Penulis: Abdul Salam Taba
MAKASSAR, RAKYATSULSEL - Asumsi awal yang menyatakan perdagangan bebas dapat menyejahterahkan umat manusia mulai diragukan keabsahannya. Pada kenyataannya, yang terjadi justeru menurunnya tingkat pertumbuhan ekonomi dan meningkatnya pengangguran di berbagai kawasan, termasuk di Amerika Serikat (AS) yang semula menjadi penyokong utama perdagangan bebas.
Keraguan ini cukup beralasan dengan melihat perang tarif akibat Keputusan Presiden AS, Donald Trump yang mengenakan tambahan tarif impor ke negara mitra dagangnya.
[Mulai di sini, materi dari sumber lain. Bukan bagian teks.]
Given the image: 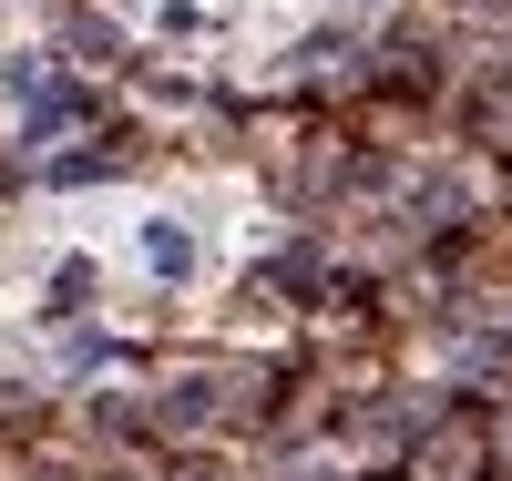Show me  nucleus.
Returning <instances> with one entry per match:
<instances>
[{
	"instance_id": "obj_1",
	"label": "nucleus",
	"mask_w": 512,
	"mask_h": 481,
	"mask_svg": "<svg viewBox=\"0 0 512 481\" xmlns=\"http://www.w3.org/2000/svg\"><path fill=\"white\" fill-rule=\"evenodd\" d=\"M154 267H164V277H185V267H195V246H185L175 226H154Z\"/></svg>"
}]
</instances>
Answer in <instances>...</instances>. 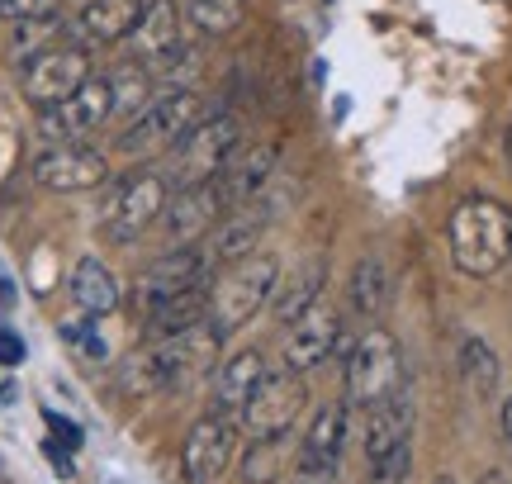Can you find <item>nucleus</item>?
Wrapping results in <instances>:
<instances>
[{"label": "nucleus", "instance_id": "23", "mask_svg": "<svg viewBox=\"0 0 512 484\" xmlns=\"http://www.w3.org/2000/svg\"><path fill=\"white\" fill-rule=\"evenodd\" d=\"M204 318H209V290H190V295L162 299V304L143 309V333L152 342H162V337H181L190 328H200Z\"/></svg>", "mask_w": 512, "mask_h": 484}, {"label": "nucleus", "instance_id": "22", "mask_svg": "<svg viewBox=\"0 0 512 484\" xmlns=\"http://www.w3.org/2000/svg\"><path fill=\"white\" fill-rule=\"evenodd\" d=\"M323 280H328V261H323V257L304 261L294 276L280 280V285H275V295H271V304H266L275 323H285V328H290V323H299V318H304L313 304L323 299Z\"/></svg>", "mask_w": 512, "mask_h": 484}, {"label": "nucleus", "instance_id": "20", "mask_svg": "<svg viewBox=\"0 0 512 484\" xmlns=\"http://www.w3.org/2000/svg\"><path fill=\"white\" fill-rule=\"evenodd\" d=\"M266 375H271V366H266V356L256 352V347L233 352L219 366V375H214V399H209V409L228 413V418H242V409L252 404V394L261 390Z\"/></svg>", "mask_w": 512, "mask_h": 484}, {"label": "nucleus", "instance_id": "37", "mask_svg": "<svg viewBox=\"0 0 512 484\" xmlns=\"http://www.w3.org/2000/svg\"><path fill=\"white\" fill-rule=\"evenodd\" d=\"M432 484H460V480H456V475H437V480H432Z\"/></svg>", "mask_w": 512, "mask_h": 484}, {"label": "nucleus", "instance_id": "30", "mask_svg": "<svg viewBox=\"0 0 512 484\" xmlns=\"http://www.w3.org/2000/svg\"><path fill=\"white\" fill-rule=\"evenodd\" d=\"M285 466V442H252L242 456V480L247 484H271Z\"/></svg>", "mask_w": 512, "mask_h": 484}, {"label": "nucleus", "instance_id": "24", "mask_svg": "<svg viewBox=\"0 0 512 484\" xmlns=\"http://www.w3.org/2000/svg\"><path fill=\"white\" fill-rule=\"evenodd\" d=\"M72 299L81 304V314L91 318H105L119 309V280H114V271L105 266L100 257H81L72 271Z\"/></svg>", "mask_w": 512, "mask_h": 484}, {"label": "nucleus", "instance_id": "10", "mask_svg": "<svg viewBox=\"0 0 512 484\" xmlns=\"http://www.w3.org/2000/svg\"><path fill=\"white\" fill-rule=\"evenodd\" d=\"M91 53L76 48V43H53L43 53L29 57L24 67V100L38 105V110H53L62 100H72L86 81H91Z\"/></svg>", "mask_w": 512, "mask_h": 484}, {"label": "nucleus", "instance_id": "5", "mask_svg": "<svg viewBox=\"0 0 512 484\" xmlns=\"http://www.w3.org/2000/svg\"><path fill=\"white\" fill-rule=\"evenodd\" d=\"M242 148V119L238 114H209L204 124L185 133L176 148L166 152V186H209V181H219L223 167H228V157Z\"/></svg>", "mask_w": 512, "mask_h": 484}, {"label": "nucleus", "instance_id": "33", "mask_svg": "<svg viewBox=\"0 0 512 484\" xmlns=\"http://www.w3.org/2000/svg\"><path fill=\"white\" fill-rule=\"evenodd\" d=\"M19 361H24V337L0 328V366H19Z\"/></svg>", "mask_w": 512, "mask_h": 484}, {"label": "nucleus", "instance_id": "27", "mask_svg": "<svg viewBox=\"0 0 512 484\" xmlns=\"http://www.w3.org/2000/svg\"><path fill=\"white\" fill-rule=\"evenodd\" d=\"M498 375H503V366H498L494 347L484 337H465L460 342V380H465V390L475 394V399H494Z\"/></svg>", "mask_w": 512, "mask_h": 484}, {"label": "nucleus", "instance_id": "6", "mask_svg": "<svg viewBox=\"0 0 512 484\" xmlns=\"http://www.w3.org/2000/svg\"><path fill=\"white\" fill-rule=\"evenodd\" d=\"M166 200H171V186H166L162 171H128V176H110V190H105V205H100V233L105 242H138L147 228L162 219Z\"/></svg>", "mask_w": 512, "mask_h": 484}, {"label": "nucleus", "instance_id": "2", "mask_svg": "<svg viewBox=\"0 0 512 484\" xmlns=\"http://www.w3.org/2000/svg\"><path fill=\"white\" fill-rule=\"evenodd\" d=\"M446 242H451V261L465 276H498L512 257V209L494 195H470L451 209Z\"/></svg>", "mask_w": 512, "mask_h": 484}, {"label": "nucleus", "instance_id": "8", "mask_svg": "<svg viewBox=\"0 0 512 484\" xmlns=\"http://www.w3.org/2000/svg\"><path fill=\"white\" fill-rule=\"evenodd\" d=\"M309 409V390H304V375L294 371H271L261 380V390L252 394V404L242 409V432L252 442H285L290 428L299 423V413Z\"/></svg>", "mask_w": 512, "mask_h": 484}, {"label": "nucleus", "instance_id": "34", "mask_svg": "<svg viewBox=\"0 0 512 484\" xmlns=\"http://www.w3.org/2000/svg\"><path fill=\"white\" fill-rule=\"evenodd\" d=\"M43 418H48V428L57 432V437H62V442H67V447H81V428H76L72 418H62V413H43Z\"/></svg>", "mask_w": 512, "mask_h": 484}, {"label": "nucleus", "instance_id": "26", "mask_svg": "<svg viewBox=\"0 0 512 484\" xmlns=\"http://www.w3.org/2000/svg\"><path fill=\"white\" fill-rule=\"evenodd\" d=\"M384 299H389V271H384V261L361 257L351 266V280H347V309L370 323V318L384 314Z\"/></svg>", "mask_w": 512, "mask_h": 484}, {"label": "nucleus", "instance_id": "32", "mask_svg": "<svg viewBox=\"0 0 512 484\" xmlns=\"http://www.w3.org/2000/svg\"><path fill=\"white\" fill-rule=\"evenodd\" d=\"M342 461H313V456H294L290 484H337Z\"/></svg>", "mask_w": 512, "mask_h": 484}, {"label": "nucleus", "instance_id": "25", "mask_svg": "<svg viewBox=\"0 0 512 484\" xmlns=\"http://www.w3.org/2000/svg\"><path fill=\"white\" fill-rule=\"evenodd\" d=\"M342 451H347V404H323L309 418V432L299 437V456L342 461Z\"/></svg>", "mask_w": 512, "mask_h": 484}, {"label": "nucleus", "instance_id": "14", "mask_svg": "<svg viewBox=\"0 0 512 484\" xmlns=\"http://www.w3.org/2000/svg\"><path fill=\"white\" fill-rule=\"evenodd\" d=\"M223 214H228V205H223V195H219V181H209V186L176 190V195L166 200L157 224H162L166 247H200V242L219 228Z\"/></svg>", "mask_w": 512, "mask_h": 484}, {"label": "nucleus", "instance_id": "7", "mask_svg": "<svg viewBox=\"0 0 512 484\" xmlns=\"http://www.w3.org/2000/svg\"><path fill=\"white\" fill-rule=\"evenodd\" d=\"M399 390H408V385H403V356L394 333H384V328L361 333L347 352V399L361 409H375Z\"/></svg>", "mask_w": 512, "mask_h": 484}, {"label": "nucleus", "instance_id": "31", "mask_svg": "<svg viewBox=\"0 0 512 484\" xmlns=\"http://www.w3.org/2000/svg\"><path fill=\"white\" fill-rule=\"evenodd\" d=\"M72 0H0V15L10 24H48L67 10Z\"/></svg>", "mask_w": 512, "mask_h": 484}, {"label": "nucleus", "instance_id": "28", "mask_svg": "<svg viewBox=\"0 0 512 484\" xmlns=\"http://www.w3.org/2000/svg\"><path fill=\"white\" fill-rule=\"evenodd\" d=\"M185 19L200 34H233L247 19V0H185Z\"/></svg>", "mask_w": 512, "mask_h": 484}, {"label": "nucleus", "instance_id": "16", "mask_svg": "<svg viewBox=\"0 0 512 484\" xmlns=\"http://www.w3.org/2000/svg\"><path fill=\"white\" fill-rule=\"evenodd\" d=\"M124 43H128V62L152 67V72H162V67H171V62H181V53H190V48H185L176 0H147L138 29H133Z\"/></svg>", "mask_w": 512, "mask_h": 484}, {"label": "nucleus", "instance_id": "11", "mask_svg": "<svg viewBox=\"0 0 512 484\" xmlns=\"http://www.w3.org/2000/svg\"><path fill=\"white\" fill-rule=\"evenodd\" d=\"M209 271H214L209 247H166L138 276V309H152V304L190 295V290H209Z\"/></svg>", "mask_w": 512, "mask_h": 484}, {"label": "nucleus", "instance_id": "36", "mask_svg": "<svg viewBox=\"0 0 512 484\" xmlns=\"http://www.w3.org/2000/svg\"><path fill=\"white\" fill-rule=\"evenodd\" d=\"M479 484H508V475H498V470H489V475H484Z\"/></svg>", "mask_w": 512, "mask_h": 484}, {"label": "nucleus", "instance_id": "4", "mask_svg": "<svg viewBox=\"0 0 512 484\" xmlns=\"http://www.w3.org/2000/svg\"><path fill=\"white\" fill-rule=\"evenodd\" d=\"M209 100H204L195 86H185V91H166L162 100H152L138 119H128L119 138H114V148L124 152V157H166V152L181 143L185 133L204 124L209 119Z\"/></svg>", "mask_w": 512, "mask_h": 484}, {"label": "nucleus", "instance_id": "13", "mask_svg": "<svg viewBox=\"0 0 512 484\" xmlns=\"http://www.w3.org/2000/svg\"><path fill=\"white\" fill-rule=\"evenodd\" d=\"M29 171H34L38 186L57 190V195H76V190L110 186V157H105V152H95V148H86V143H57V148H43Z\"/></svg>", "mask_w": 512, "mask_h": 484}, {"label": "nucleus", "instance_id": "12", "mask_svg": "<svg viewBox=\"0 0 512 484\" xmlns=\"http://www.w3.org/2000/svg\"><path fill=\"white\" fill-rule=\"evenodd\" d=\"M337 352H351V342H342V314L318 299L299 323H290L285 347H280V366L294 371V375H309Z\"/></svg>", "mask_w": 512, "mask_h": 484}, {"label": "nucleus", "instance_id": "18", "mask_svg": "<svg viewBox=\"0 0 512 484\" xmlns=\"http://www.w3.org/2000/svg\"><path fill=\"white\" fill-rule=\"evenodd\" d=\"M147 0H86L72 19H67V38L62 43H76V48H110V43H124L138 19H143Z\"/></svg>", "mask_w": 512, "mask_h": 484}, {"label": "nucleus", "instance_id": "29", "mask_svg": "<svg viewBox=\"0 0 512 484\" xmlns=\"http://www.w3.org/2000/svg\"><path fill=\"white\" fill-rule=\"evenodd\" d=\"M110 81H114V114L138 119V114L147 110L143 100H147V91H152V72H147V67H138V62H128V67H119Z\"/></svg>", "mask_w": 512, "mask_h": 484}, {"label": "nucleus", "instance_id": "3", "mask_svg": "<svg viewBox=\"0 0 512 484\" xmlns=\"http://www.w3.org/2000/svg\"><path fill=\"white\" fill-rule=\"evenodd\" d=\"M275 285H280V261L275 257H247V261H238V266H228L214 285H209V328H214V337H233V333H242L247 323H252L266 304H271V295H275Z\"/></svg>", "mask_w": 512, "mask_h": 484}, {"label": "nucleus", "instance_id": "15", "mask_svg": "<svg viewBox=\"0 0 512 484\" xmlns=\"http://www.w3.org/2000/svg\"><path fill=\"white\" fill-rule=\"evenodd\" d=\"M233 437H238V418L228 413H204L195 428L185 432L181 447V480L185 484H214L233 461Z\"/></svg>", "mask_w": 512, "mask_h": 484}, {"label": "nucleus", "instance_id": "9", "mask_svg": "<svg viewBox=\"0 0 512 484\" xmlns=\"http://www.w3.org/2000/svg\"><path fill=\"white\" fill-rule=\"evenodd\" d=\"M114 119V81L110 76H91L72 100H62L53 110H38V133L48 138V148L57 143H86Z\"/></svg>", "mask_w": 512, "mask_h": 484}, {"label": "nucleus", "instance_id": "21", "mask_svg": "<svg viewBox=\"0 0 512 484\" xmlns=\"http://www.w3.org/2000/svg\"><path fill=\"white\" fill-rule=\"evenodd\" d=\"M399 447H413V399L408 390L389 394L384 404L366 409V461H384L394 456Z\"/></svg>", "mask_w": 512, "mask_h": 484}, {"label": "nucleus", "instance_id": "19", "mask_svg": "<svg viewBox=\"0 0 512 484\" xmlns=\"http://www.w3.org/2000/svg\"><path fill=\"white\" fill-rule=\"evenodd\" d=\"M280 167V143H252V148H238L228 157V167L219 176V195L228 209L247 205L256 195L271 190V176Z\"/></svg>", "mask_w": 512, "mask_h": 484}, {"label": "nucleus", "instance_id": "1", "mask_svg": "<svg viewBox=\"0 0 512 484\" xmlns=\"http://www.w3.org/2000/svg\"><path fill=\"white\" fill-rule=\"evenodd\" d=\"M214 352H219V337H214L209 323H200V328H190V333H181V337H162V342L133 352L124 366H119V390L133 394V399H152V394L181 390V385H190V380L209 366Z\"/></svg>", "mask_w": 512, "mask_h": 484}, {"label": "nucleus", "instance_id": "35", "mask_svg": "<svg viewBox=\"0 0 512 484\" xmlns=\"http://www.w3.org/2000/svg\"><path fill=\"white\" fill-rule=\"evenodd\" d=\"M498 418H503V437H508V442H512V394H508V399H503V413H498Z\"/></svg>", "mask_w": 512, "mask_h": 484}, {"label": "nucleus", "instance_id": "17", "mask_svg": "<svg viewBox=\"0 0 512 484\" xmlns=\"http://www.w3.org/2000/svg\"><path fill=\"white\" fill-rule=\"evenodd\" d=\"M275 214H280V205H275L271 190L256 195V200H247V205H238V209H228L219 219V228L209 233V257H214V266H238V261L252 257L256 238L275 224Z\"/></svg>", "mask_w": 512, "mask_h": 484}]
</instances>
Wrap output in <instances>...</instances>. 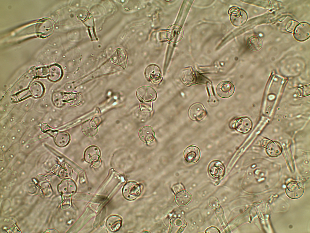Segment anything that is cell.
I'll use <instances>...</instances> for the list:
<instances>
[{
	"label": "cell",
	"mask_w": 310,
	"mask_h": 233,
	"mask_svg": "<svg viewBox=\"0 0 310 233\" xmlns=\"http://www.w3.org/2000/svg\"><path fill=\"white\" fill-rule=\"evenodd\" d=\"M304 189V186L302 183L296 181H292L287 184L285 192L289 198L292 199H297L302 196Z\"/></svg>",
	"instance_id": "obj_1"
},
{
	"label": "cell",
	"mask_w": 310,
	"mask_h": 233,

Pasalnya, fenomena itu memunculkan perang tarif, terutama antara AS dan China, yang memicu ketidakpastian perdagangan di pasar global.
Menjadi pertanyaan, apakah perang tarif bakal meniadakan perdagangan bebas? Benarkah perdagangan bebas dapat menguntungkan setiap negara? Terlepas ya atau tidak, bagaimana sebaiknya Indonesia menyikapi kebijakan tarif pemerintah AS.
Secara konseptual perdagangan bebas dapat menciptakan pertumbuhan ekonomi dan peningkatan kesejahteraan masyarakat secara mondial. Pasalnya, manfaat liberalisasi perdagangan yang dapat diraih tiap negara dapat dijelaskan melalui konsep keuntungan keuntungan kompetitif (competitive advantage) dan keuntungan komparatif (comparative advantage).
Bagi ekonom, suatu negara dianggap lebih kompetitif bila negara itu mampu memproduksi barang atau jasa yang lebih murah dari negara lain. Misalnya, biaya produksi komputer di Singapura atau Hongkong lebih mahal daripada di Malaysia, maka negara itu dianggap memiliki keuntungan kompetitif ketimbang Singapura atau Hongkong.